====== Material for this exercise

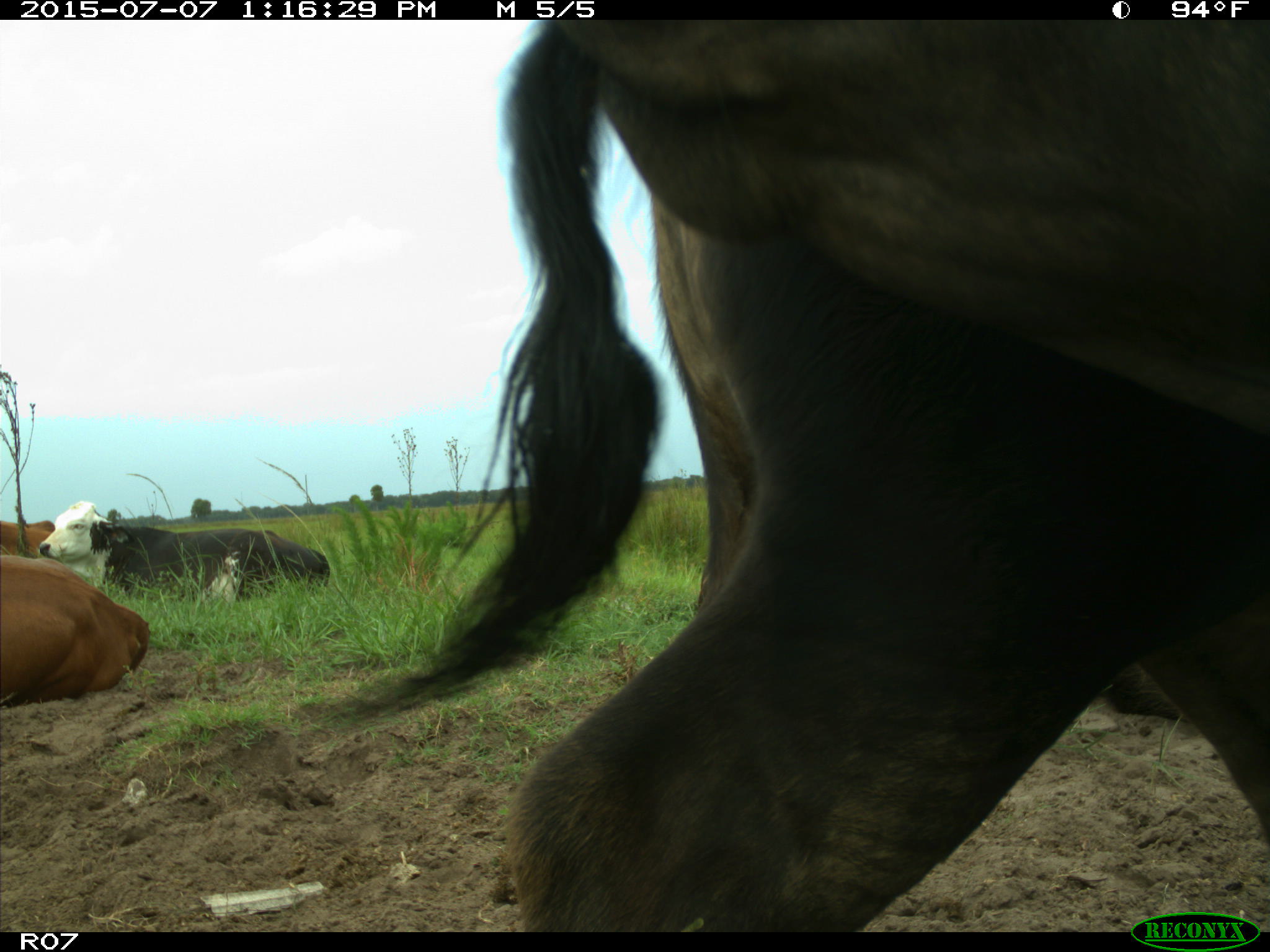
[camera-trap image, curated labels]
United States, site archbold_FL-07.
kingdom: Animalia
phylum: Chordata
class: Mammalia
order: Artiodactyla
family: Bovidae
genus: Bos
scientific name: Bos taurus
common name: domestic cow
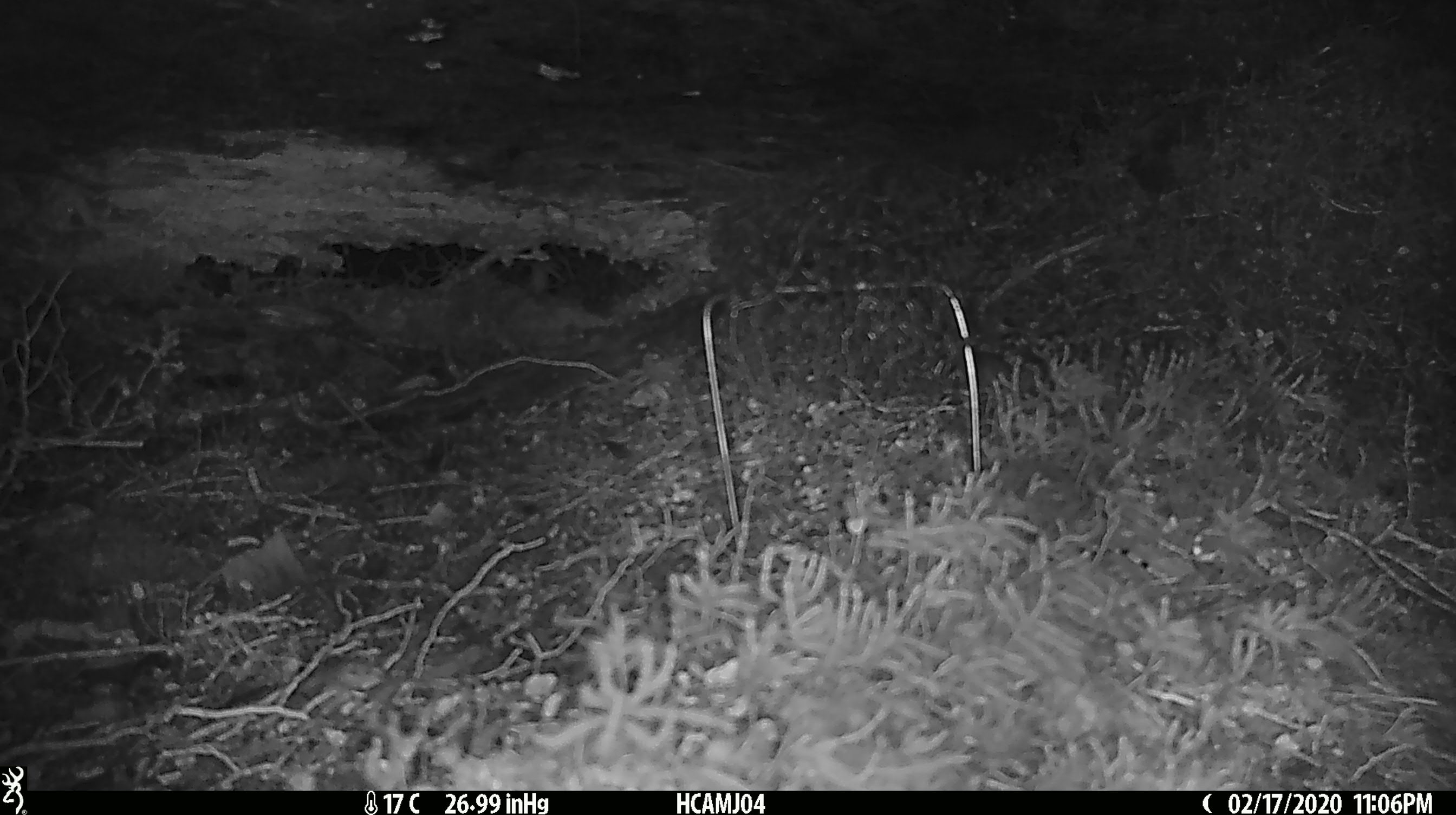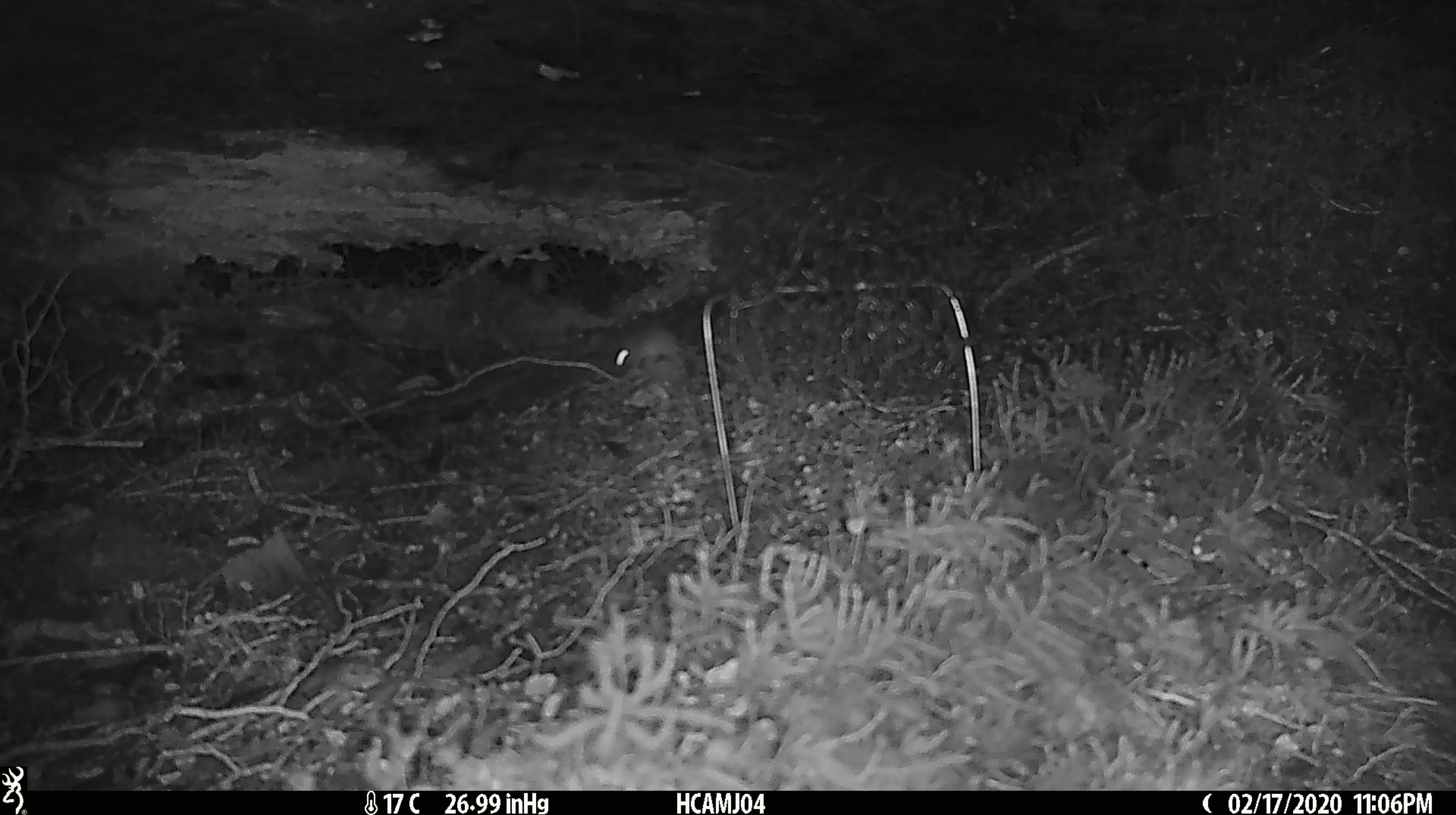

============

Work to be completed:
Copying starts at the line containing "phylum: Chordata" and ends at the last line of the material above; repeat only those lines exactly and omit the pictures.

Completed exercise:
phylum: Chordata
class: Mammalia
order: Artiodactyla
family: Bovidae
genus: Bos
scientific name: Bos taurus
common name: domestic cow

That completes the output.